> **Objective**: Count the lines below that contain the word "beneath". Reply with the number alone.
[START OF Supplied data]
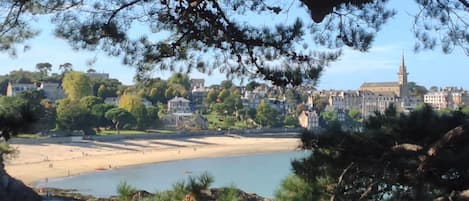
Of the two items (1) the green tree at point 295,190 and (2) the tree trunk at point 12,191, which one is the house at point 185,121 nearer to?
(2) the tree trunk at point 12,191

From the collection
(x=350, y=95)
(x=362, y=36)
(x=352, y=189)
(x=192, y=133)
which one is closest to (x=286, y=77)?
(x=362, y=36)

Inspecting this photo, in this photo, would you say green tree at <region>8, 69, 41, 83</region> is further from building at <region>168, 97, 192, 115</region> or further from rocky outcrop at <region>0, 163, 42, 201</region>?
rocky outcrop at <region>0, 163, 42, 201</region>

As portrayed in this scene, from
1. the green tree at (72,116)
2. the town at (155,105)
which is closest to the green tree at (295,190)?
the town at (155,105)

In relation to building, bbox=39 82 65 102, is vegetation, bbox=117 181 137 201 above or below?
below

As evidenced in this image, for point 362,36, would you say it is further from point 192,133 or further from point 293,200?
point 192,133

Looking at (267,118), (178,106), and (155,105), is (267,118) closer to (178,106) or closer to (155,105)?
(178,106)

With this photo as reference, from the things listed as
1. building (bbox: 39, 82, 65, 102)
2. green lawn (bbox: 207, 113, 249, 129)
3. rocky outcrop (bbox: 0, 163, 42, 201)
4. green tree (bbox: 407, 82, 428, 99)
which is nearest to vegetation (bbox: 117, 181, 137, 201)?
rocky outcrop (bbox: 0, 163, 42, 201)

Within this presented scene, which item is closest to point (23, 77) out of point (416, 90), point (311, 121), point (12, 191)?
point (311, 121)

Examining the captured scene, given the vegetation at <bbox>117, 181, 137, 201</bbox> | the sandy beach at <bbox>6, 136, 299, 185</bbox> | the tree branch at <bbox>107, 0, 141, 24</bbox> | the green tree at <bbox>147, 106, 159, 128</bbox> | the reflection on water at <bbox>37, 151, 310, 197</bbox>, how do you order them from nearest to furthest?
the tree branch at <bbox>107, 0, 141, 24</bbox> < the vegetation at <bbox>117, 181, 137, 201</bbox> < the reflection on water at <bbox>37, 151, 310, 197</bbox> < the sandy beach at <bbox>6, 136, 299, 185</bbox> < the green tree at <bbox>147, 106, 159, 128</bbox>
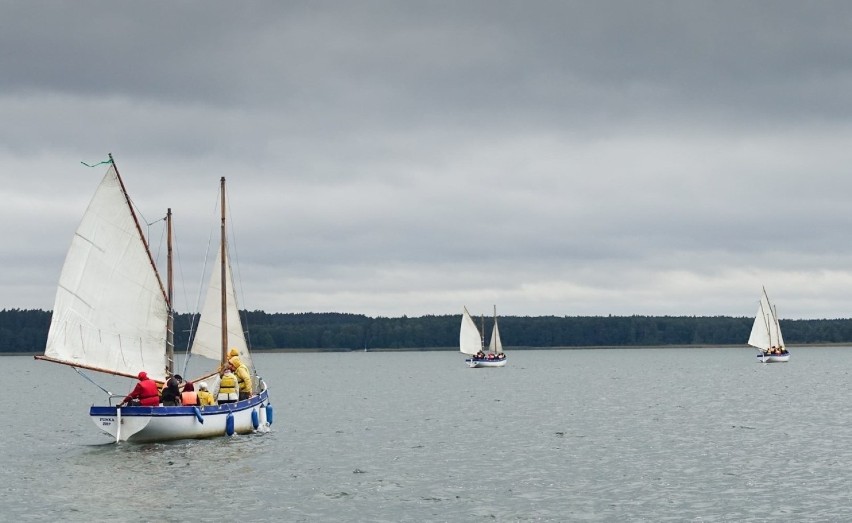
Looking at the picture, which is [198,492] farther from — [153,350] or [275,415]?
[275,415]

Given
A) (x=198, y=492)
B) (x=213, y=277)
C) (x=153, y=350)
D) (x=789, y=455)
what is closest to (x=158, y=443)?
(x=153, y=350)

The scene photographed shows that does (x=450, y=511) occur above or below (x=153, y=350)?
below

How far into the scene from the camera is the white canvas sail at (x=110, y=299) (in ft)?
171

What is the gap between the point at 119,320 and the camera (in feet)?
180

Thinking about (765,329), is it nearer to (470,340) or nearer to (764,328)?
(764,328)

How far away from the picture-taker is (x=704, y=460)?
4875 centimetres

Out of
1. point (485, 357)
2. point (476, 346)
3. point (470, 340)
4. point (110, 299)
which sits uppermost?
point (470, 340)

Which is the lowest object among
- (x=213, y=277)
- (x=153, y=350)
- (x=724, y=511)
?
(x=724, y=511)

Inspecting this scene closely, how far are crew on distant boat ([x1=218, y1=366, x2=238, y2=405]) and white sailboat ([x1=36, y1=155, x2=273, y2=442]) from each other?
1.69 feet

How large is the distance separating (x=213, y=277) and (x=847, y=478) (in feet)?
118

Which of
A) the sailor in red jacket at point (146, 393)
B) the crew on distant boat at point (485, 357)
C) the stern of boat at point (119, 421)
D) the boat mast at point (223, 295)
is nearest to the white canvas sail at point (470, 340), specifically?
the crew on distant boat at point (485, 357)

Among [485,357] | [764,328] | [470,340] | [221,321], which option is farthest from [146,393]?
[764,328]

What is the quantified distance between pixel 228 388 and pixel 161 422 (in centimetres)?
507

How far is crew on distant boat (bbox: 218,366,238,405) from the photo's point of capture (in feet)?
185
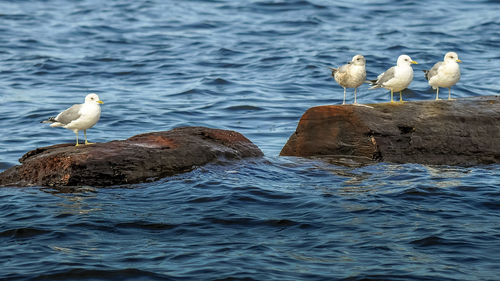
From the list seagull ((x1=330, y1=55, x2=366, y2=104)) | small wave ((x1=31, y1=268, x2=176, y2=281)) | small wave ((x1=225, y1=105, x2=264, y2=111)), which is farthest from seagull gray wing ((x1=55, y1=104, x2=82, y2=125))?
small wave ((x1=225, y1=105, x2=264, y2=111))

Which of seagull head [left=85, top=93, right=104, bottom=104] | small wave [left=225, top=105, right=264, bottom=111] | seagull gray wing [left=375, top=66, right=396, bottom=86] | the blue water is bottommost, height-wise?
small wave [left=225, top=105, right=264, bottom=111]

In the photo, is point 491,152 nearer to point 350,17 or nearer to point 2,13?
point 350,17

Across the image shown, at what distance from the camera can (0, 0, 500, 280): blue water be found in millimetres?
7395

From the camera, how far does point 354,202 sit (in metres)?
8.98

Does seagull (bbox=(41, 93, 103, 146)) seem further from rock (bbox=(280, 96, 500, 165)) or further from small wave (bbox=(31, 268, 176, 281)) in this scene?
small wave (bbox=(31, 268, 176, 281))

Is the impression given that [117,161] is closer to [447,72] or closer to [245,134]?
[447,72]

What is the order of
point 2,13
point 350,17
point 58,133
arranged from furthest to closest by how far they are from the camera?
point 2,13 → point 350,17 → point 58,133

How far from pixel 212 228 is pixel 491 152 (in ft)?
15.2

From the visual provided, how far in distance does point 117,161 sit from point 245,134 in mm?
5999

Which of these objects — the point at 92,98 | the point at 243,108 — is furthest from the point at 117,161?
the point at 243,108

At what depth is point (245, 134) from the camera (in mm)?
15266

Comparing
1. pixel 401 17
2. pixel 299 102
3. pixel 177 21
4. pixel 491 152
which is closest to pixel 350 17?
pixel 401 17

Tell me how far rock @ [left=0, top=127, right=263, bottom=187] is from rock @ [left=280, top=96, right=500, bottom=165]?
5.72ft

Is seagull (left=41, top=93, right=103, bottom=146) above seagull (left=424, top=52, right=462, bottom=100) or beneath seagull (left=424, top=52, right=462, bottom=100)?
beneath
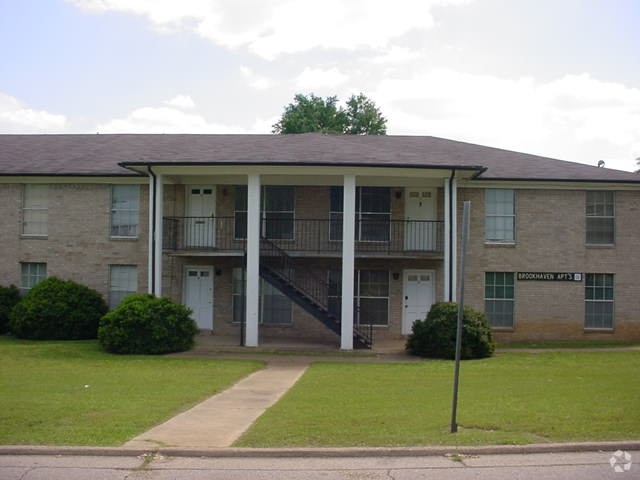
[END OF Supplied data]
> **Completed task**: 2